Action item:
Restate word for word the lines in the listing below, starting at the line containing "Ralf Brinktrine, Markus" and ending at the line containing "Duncker & Humblot · Berlin", both included; leave out the rest.

*** Input records ***

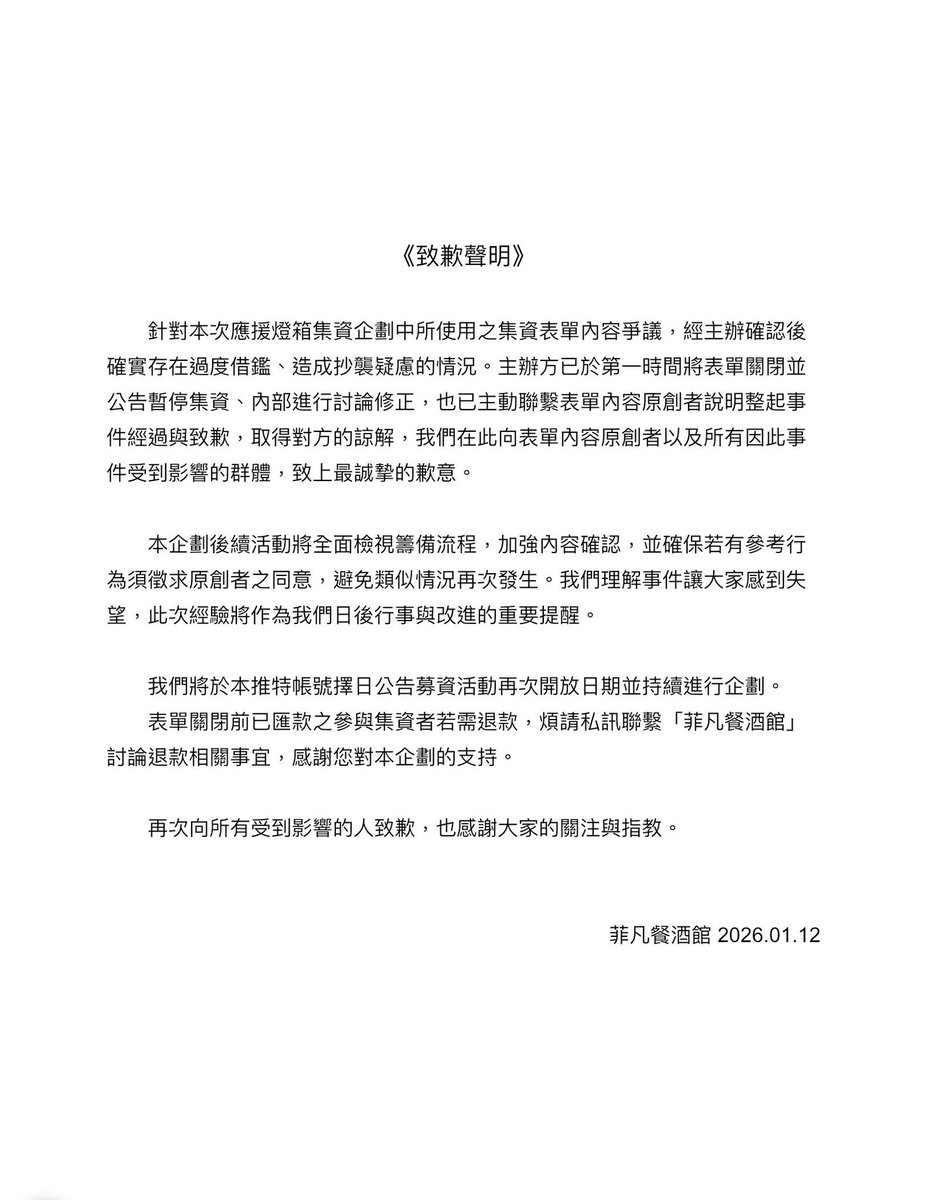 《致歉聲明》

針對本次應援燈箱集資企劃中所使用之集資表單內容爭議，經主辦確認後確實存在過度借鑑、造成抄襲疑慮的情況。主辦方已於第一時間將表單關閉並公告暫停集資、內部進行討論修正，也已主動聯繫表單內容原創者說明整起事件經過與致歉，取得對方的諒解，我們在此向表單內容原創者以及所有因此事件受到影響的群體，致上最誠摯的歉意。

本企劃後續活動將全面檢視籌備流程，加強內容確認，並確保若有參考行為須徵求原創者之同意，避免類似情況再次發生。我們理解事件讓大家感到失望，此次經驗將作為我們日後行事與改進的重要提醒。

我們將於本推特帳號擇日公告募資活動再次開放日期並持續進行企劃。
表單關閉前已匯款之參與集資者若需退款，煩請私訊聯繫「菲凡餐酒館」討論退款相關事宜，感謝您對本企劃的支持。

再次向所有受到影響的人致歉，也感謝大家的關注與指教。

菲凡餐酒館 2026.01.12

*** End of Input records ***
*** Input records ***

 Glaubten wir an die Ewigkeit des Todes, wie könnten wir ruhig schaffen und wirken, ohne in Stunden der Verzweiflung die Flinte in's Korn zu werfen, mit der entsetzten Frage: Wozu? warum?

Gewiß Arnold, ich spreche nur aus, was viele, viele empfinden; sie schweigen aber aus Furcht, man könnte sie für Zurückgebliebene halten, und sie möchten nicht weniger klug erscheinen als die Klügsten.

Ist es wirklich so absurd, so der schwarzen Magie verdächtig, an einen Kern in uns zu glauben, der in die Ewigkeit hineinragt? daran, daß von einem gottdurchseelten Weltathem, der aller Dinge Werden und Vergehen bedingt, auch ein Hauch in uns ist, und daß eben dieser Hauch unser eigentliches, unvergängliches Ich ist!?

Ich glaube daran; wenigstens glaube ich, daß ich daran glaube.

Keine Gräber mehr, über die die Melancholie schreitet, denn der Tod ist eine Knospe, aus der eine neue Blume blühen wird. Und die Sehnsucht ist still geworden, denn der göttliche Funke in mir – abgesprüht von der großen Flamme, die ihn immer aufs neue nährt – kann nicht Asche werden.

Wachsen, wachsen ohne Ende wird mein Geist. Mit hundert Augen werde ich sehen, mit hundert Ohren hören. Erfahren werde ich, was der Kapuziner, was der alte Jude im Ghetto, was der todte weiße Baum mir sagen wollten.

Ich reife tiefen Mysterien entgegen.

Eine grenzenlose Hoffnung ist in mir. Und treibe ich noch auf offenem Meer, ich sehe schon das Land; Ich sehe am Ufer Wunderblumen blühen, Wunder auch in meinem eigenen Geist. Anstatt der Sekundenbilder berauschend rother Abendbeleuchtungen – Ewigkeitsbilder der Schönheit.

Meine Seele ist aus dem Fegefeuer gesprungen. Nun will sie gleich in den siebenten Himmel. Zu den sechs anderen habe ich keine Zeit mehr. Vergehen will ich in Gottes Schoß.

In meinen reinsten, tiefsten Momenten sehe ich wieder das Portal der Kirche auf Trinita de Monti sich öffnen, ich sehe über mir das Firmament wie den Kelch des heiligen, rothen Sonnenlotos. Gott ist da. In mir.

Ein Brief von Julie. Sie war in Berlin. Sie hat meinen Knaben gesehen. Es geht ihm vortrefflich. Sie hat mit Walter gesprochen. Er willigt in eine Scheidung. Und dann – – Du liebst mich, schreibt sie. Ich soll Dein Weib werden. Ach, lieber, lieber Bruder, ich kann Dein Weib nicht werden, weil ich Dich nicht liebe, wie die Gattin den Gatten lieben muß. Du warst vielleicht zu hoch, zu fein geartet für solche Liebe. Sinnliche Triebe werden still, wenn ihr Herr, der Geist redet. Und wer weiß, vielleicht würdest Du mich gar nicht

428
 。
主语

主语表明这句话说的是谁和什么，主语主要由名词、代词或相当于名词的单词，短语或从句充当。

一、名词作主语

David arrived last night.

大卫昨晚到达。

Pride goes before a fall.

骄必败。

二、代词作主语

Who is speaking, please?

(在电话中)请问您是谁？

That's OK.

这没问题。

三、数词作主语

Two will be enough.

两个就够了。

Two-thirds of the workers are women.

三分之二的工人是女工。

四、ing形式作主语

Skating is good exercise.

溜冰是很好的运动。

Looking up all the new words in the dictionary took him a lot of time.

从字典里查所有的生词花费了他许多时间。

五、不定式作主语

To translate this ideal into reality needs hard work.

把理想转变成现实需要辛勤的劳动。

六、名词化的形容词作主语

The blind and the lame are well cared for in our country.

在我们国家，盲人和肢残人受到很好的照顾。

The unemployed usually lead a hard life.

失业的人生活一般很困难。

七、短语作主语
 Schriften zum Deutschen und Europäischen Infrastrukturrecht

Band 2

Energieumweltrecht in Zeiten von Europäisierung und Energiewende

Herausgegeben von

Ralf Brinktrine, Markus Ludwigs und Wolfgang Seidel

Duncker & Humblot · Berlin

*** End of Input records ***

Output for this exercise:
Ralf Brinktrine, Markus Ludwigs und Wolfgang Seidel

Duncker & Humblot · Berlin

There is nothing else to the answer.